CHAPITRE III.

Voyage de Snelgrave. Victoires du roi de Dahomay. Traite des Nègres.

L'introduction des voyages de Snelgrave est la mieux détaillée que nous ayons encore rencontrée. Elle contient une vue générale du commerce de la Guinée, et les raisons pour lesquelles on a si peu connu jusqu'à présent l'intérieur de l'Afrique. Il entend la Guinée depuis le cap Vert jusqu'au pays d'Angole. Le fleuve de Zaïre ou de Congo, dit-il, est le lieu le plus éloigné où les Anglais aient porté leur commerce. Ils l'ont augmenté si avantageusement, qu'ils ont eu jusqu'à deux cents vaisseaux sur cette côte.

Snelgrave a fait lui-même long-temps le commerce dans l'étendue d'environ sept cents lieues de côtes, depuis la rivière de Scherbro jusqu'au cap Lopez Gonsalvo. Il divise cet espace en quatre parties: la première, qu'il appelle côte au Vent (Windward), a deux cent cinquante lieues de longueur, depuis la même rivière jusqu'à celle d'Ancobar, près d'Axim. On ne trouve sur cette côte aucun établissement européen. Le commerce ne s'y exerce qu'au passage des vaisseaux, sur les signes que les Nègres font du rivage avec de la fumée, pour avertir les vaisseaux qu'ils aperçoivent à la voile. Ils se rendent à bord dans leurs canots avec les marchandises de leur pays, à moins qu'ils n'aient été rebutés par les insultes et les violences des marchands de l'Europe. C'est ce qui arrive souvent, remarque l'auteur, à la honte des Anglais et des Français, qui, sous les moindres prétextes, enlèvent ces malheureux Nègres pour l'esclavage. Une injustice si noire a non-seulement refroidi plusieurs nations d'Afrique pour le commerce, mais expose quelquefois les innocens à porter la peine des coupables; car on a l'exemple de quelques petits vaisseaux de l'Europe qui ont été surpris par des Nègres, maltraités et sacrifiés à leur vengeance.

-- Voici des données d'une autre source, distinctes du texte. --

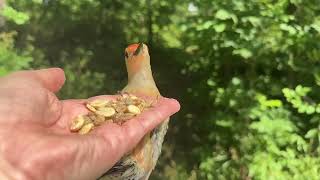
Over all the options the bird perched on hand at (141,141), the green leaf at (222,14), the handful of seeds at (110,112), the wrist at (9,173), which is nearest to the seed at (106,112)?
the handful of seeds at (110,112)

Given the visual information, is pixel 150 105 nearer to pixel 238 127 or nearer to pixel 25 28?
pixel 238 127

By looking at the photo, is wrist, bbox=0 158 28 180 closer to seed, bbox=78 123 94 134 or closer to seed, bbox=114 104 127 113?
seed, bbox=78 123 94 134

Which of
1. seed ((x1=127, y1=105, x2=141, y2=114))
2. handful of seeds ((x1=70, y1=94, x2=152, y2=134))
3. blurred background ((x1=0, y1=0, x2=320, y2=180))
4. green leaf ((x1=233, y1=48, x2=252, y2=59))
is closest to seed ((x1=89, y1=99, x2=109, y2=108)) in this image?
handful of seeds ((x1=70, y1=94, x2=152, y2=134))

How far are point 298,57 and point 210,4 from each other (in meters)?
0.58

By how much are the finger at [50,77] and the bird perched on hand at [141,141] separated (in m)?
0.24

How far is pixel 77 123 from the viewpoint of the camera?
188 centimetres

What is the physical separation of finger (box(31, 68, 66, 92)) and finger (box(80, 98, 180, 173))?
0.20 metres

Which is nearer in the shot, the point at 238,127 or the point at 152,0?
the point at 238,127

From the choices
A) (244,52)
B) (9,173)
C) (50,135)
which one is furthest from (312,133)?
(9,173)

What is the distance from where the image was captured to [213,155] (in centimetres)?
363

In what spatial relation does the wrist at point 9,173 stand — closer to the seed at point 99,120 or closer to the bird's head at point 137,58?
the seed at point 99,120

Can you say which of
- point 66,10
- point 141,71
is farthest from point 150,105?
point 66,10

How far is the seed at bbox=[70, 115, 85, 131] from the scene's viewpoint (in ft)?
6.07

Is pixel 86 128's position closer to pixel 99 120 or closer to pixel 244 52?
pixel 99 120
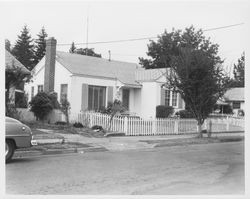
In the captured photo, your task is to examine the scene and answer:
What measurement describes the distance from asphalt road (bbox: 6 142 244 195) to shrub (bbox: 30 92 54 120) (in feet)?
33.1

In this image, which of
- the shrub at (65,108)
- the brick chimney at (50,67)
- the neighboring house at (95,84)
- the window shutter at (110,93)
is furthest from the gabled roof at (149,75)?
the shrub at (65,108)

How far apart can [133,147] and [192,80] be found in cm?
509

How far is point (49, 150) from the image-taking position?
12273mm

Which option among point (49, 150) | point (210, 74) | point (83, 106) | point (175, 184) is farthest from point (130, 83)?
point (175, 184)

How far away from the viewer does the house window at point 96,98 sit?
2308cm

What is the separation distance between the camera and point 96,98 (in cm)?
2339

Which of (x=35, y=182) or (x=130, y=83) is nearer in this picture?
(x=35, y=182)

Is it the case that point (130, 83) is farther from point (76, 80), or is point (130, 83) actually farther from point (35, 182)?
point (35, 182)

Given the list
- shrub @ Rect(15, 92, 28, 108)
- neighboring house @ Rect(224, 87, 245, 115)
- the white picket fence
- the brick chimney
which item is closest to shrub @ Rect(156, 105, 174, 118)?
the white picket fence

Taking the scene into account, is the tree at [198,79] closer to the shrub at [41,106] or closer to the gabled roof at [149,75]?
the gabled roof at [149,75]

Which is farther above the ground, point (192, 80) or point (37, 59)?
point (37, 59)

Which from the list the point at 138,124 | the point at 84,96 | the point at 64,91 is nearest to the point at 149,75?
the point at 84,96

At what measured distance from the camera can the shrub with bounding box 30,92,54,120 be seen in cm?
2152

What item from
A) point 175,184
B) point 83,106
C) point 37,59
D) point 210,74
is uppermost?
point 37,59
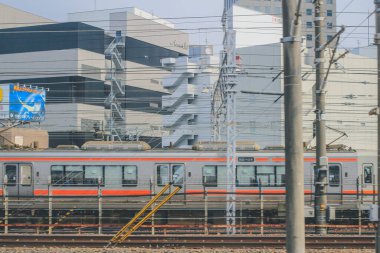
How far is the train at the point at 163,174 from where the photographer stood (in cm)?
2439

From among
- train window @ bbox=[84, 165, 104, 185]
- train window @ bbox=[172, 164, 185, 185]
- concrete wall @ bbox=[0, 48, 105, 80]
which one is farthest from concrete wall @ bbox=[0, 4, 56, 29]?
train window @ bbox=[172, 164, 185, 185]

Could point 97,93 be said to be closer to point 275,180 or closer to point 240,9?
point 240,9

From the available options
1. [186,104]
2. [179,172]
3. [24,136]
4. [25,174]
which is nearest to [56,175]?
[25,174]

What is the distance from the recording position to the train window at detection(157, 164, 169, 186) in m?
24.4

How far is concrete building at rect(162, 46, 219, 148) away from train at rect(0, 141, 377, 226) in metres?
49.4

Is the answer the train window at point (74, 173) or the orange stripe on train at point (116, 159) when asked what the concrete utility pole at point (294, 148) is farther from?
the train window at point (74, 173)

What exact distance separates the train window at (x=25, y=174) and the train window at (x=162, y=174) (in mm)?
5414

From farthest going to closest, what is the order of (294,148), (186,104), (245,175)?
1. (186,104)
2. (245,175)
3. (294,148)

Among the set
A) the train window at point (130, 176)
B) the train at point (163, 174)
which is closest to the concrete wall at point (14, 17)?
the train at point (163, 174)

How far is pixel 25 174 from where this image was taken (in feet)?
80.6

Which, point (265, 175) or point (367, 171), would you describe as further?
point (367, 171)

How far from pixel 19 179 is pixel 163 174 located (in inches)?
238

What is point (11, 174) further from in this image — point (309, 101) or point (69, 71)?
point (69, 71)

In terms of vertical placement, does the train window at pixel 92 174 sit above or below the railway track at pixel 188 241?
above
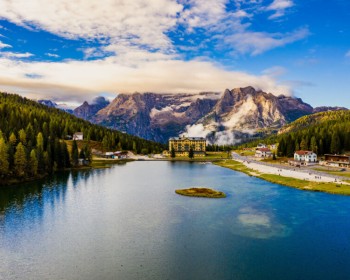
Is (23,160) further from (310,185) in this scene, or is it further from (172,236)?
(310,185)

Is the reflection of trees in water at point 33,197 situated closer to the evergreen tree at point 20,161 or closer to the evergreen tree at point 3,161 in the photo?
the evergreen tree at point 20,161

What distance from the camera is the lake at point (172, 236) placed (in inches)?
1805

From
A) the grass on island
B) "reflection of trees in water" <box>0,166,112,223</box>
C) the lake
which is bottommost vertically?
the lake

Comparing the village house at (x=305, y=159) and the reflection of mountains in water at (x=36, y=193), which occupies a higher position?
the village house at (x=305, y=159)

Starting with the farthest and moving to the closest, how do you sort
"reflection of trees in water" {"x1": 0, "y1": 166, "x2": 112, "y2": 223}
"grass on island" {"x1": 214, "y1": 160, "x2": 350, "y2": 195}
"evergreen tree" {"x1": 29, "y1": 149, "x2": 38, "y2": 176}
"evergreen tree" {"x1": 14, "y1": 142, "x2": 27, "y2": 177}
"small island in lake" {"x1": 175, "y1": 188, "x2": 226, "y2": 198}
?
"evergreen tree" {"x1": 29, "y1": 149, "x2": 38, "y2": 176}, "evergreen tree" {"x1": 14, "y1": 142, "x2": 27, "y2": 177}, "grass on island" {"x1": 214, "y1": 160, "x2": 350, "y2": 195}, "small island in lake" {"x1": 175, "y1": 188, "x2": 226, "y2": 198}, "reflection of trees in water" {"x1": 0, "y1": 166, "x2": 112, "y2": 223}

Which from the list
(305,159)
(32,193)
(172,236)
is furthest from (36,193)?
(305,159)

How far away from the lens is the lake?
4584 centimetres

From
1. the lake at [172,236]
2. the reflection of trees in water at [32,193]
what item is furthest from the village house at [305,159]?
the reflection of trees in water at [32,193]

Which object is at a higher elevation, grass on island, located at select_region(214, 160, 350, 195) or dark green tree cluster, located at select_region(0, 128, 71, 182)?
dark green tree cluster, located at select_region(0, 128, 71, 182)

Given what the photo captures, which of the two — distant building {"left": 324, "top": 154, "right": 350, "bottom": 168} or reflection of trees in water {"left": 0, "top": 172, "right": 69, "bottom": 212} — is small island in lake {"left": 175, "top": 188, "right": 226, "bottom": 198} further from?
distant building {"left": 324, "top": 154, "right": 350, "bottom": 168}

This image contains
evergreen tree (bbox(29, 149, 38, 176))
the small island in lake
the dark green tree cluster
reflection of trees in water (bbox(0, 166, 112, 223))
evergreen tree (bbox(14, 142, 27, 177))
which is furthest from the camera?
evergreen tree (bbox(29, 149, 38, 176))

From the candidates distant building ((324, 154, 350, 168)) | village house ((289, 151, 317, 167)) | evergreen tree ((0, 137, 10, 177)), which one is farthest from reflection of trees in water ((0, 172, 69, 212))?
distant building ((324, 154, 350, 168))

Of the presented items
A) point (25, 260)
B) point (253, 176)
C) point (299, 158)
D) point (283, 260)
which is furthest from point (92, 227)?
point (299, 158)

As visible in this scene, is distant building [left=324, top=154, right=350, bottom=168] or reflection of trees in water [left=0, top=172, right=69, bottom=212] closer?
reflection of trees in water [left=0, top=172, right=69, bottom=212]
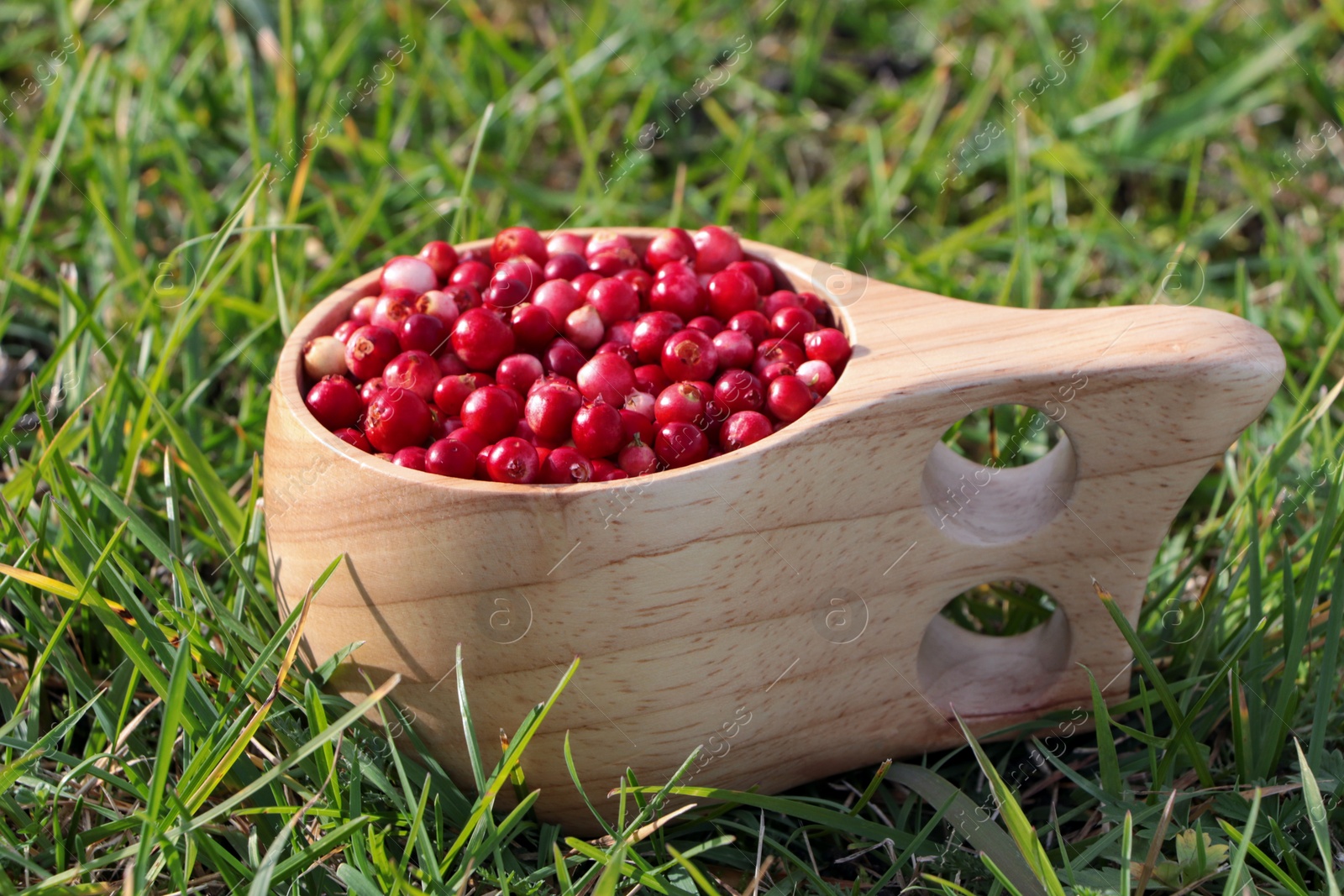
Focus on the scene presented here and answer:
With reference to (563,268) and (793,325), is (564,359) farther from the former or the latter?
(793,325)

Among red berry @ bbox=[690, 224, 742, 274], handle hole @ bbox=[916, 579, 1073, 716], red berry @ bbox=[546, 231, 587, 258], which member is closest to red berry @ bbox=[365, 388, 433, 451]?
red berry @ bbox=[546, 231, 587, 258]

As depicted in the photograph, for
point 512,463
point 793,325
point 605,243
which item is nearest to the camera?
point 512,463

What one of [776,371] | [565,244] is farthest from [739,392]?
[565,244]

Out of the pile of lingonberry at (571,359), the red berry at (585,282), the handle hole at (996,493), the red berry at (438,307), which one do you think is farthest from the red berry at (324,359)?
the handle hole at (996,493)

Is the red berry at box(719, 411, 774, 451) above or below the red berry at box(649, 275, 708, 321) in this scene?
below

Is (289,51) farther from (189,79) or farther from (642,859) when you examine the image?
(642,859)

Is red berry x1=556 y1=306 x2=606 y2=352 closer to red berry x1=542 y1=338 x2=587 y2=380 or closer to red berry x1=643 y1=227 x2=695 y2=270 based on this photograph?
red berry x1=542 y1=338 x2=587 y2=380
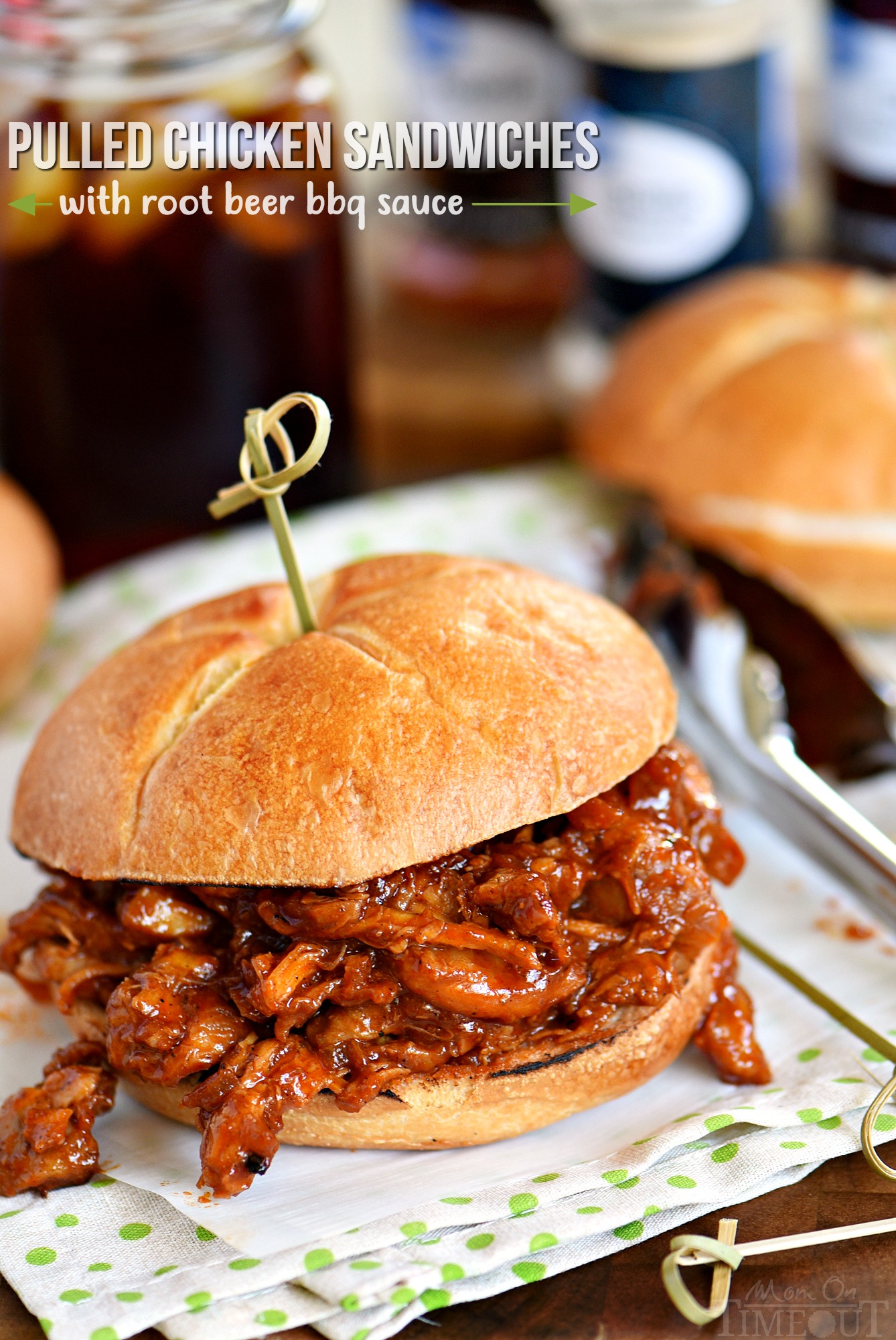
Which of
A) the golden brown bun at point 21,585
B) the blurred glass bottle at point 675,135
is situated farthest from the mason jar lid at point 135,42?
the blurred glass bottle at point 675,135

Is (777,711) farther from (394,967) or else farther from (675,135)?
(675,135)

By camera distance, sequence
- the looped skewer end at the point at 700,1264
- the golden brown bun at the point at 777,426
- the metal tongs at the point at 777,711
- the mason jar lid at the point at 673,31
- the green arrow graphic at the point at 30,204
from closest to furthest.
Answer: the looped skewer end at the point at 700,1264
the metal tongs at the point at 777,711
the green arrow graphic at the point at 30,204
the golden brown bun at the point at 777,426
the mason jar lid at the point at 673,31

La seconde division de Snelgrave s'étend depuis la rivière d'Ancobar jusqu'au fort d'Akra, c'est-à-dire l'espace de cinquante lieues. Cette partie, qui se nomme la côte d'Or, est remplie de comptoirs anglais et hollandais.

La troisième division est d'environ soixante lieues depuis Akra jusqu'à Iakin, près de Juida. Il n'y a point d'autres comptoirs dans cet espace que ceux de Juida et d'Iakin.

La dernière partie, depuis Iakin jusqu'au cap Lopez Gonsalvo, passe le long de la baie de Benin, des Callabares et des Camerones, sur une étendue de trois cents lieues, et n'a point de comptoirs européens.

Sur toute la côte de la première division, les marchands européens ne risquent pas volontiers de descendre au rivage, parce qu'ils ont mauvaise opinion du caractère des habitans. L'auteur descendit dans quelques endroits; mais il ne put jamais s'y procurer les moindres éclaircissemens sur les pays intérieurs. Dans tous ses voyages, il n'a pas rencontré un seul blanc qui ait eu la hardiesse d'y pénétrer: aussi ne doute-t-il pas que ceux qui formeraient cette entreprise ne périssent misérablement par la jalousie des Nègres, qui les soupçonneraient de quelque dessein pernicieux à leur nation.

Quoique les habitans de la côte d'Or soient beaucoup plus civilisés par l'ancien commerce qu'ils ont avec les Européens, leur politique ne souffre pas non plus qu'on pénètre dans le sein de leur pays. Cette défiance va si loin, que la jalousie des Nègres intérieurs s'étend jusqu'aux autres Nègres qui sont sous la protection des blancs. De là vient que, dans la paix la plus profonde, lorsque les nations éloignées de la mer s'approchent du rivage pour le commerce, les éclaircissemens qu'on en tire sont si fabuleux et si contradictoires, qu'on n'y peut prendre aucune confiance, d'autant plus qu'en général les Nègres en imposent toujours aux blancs.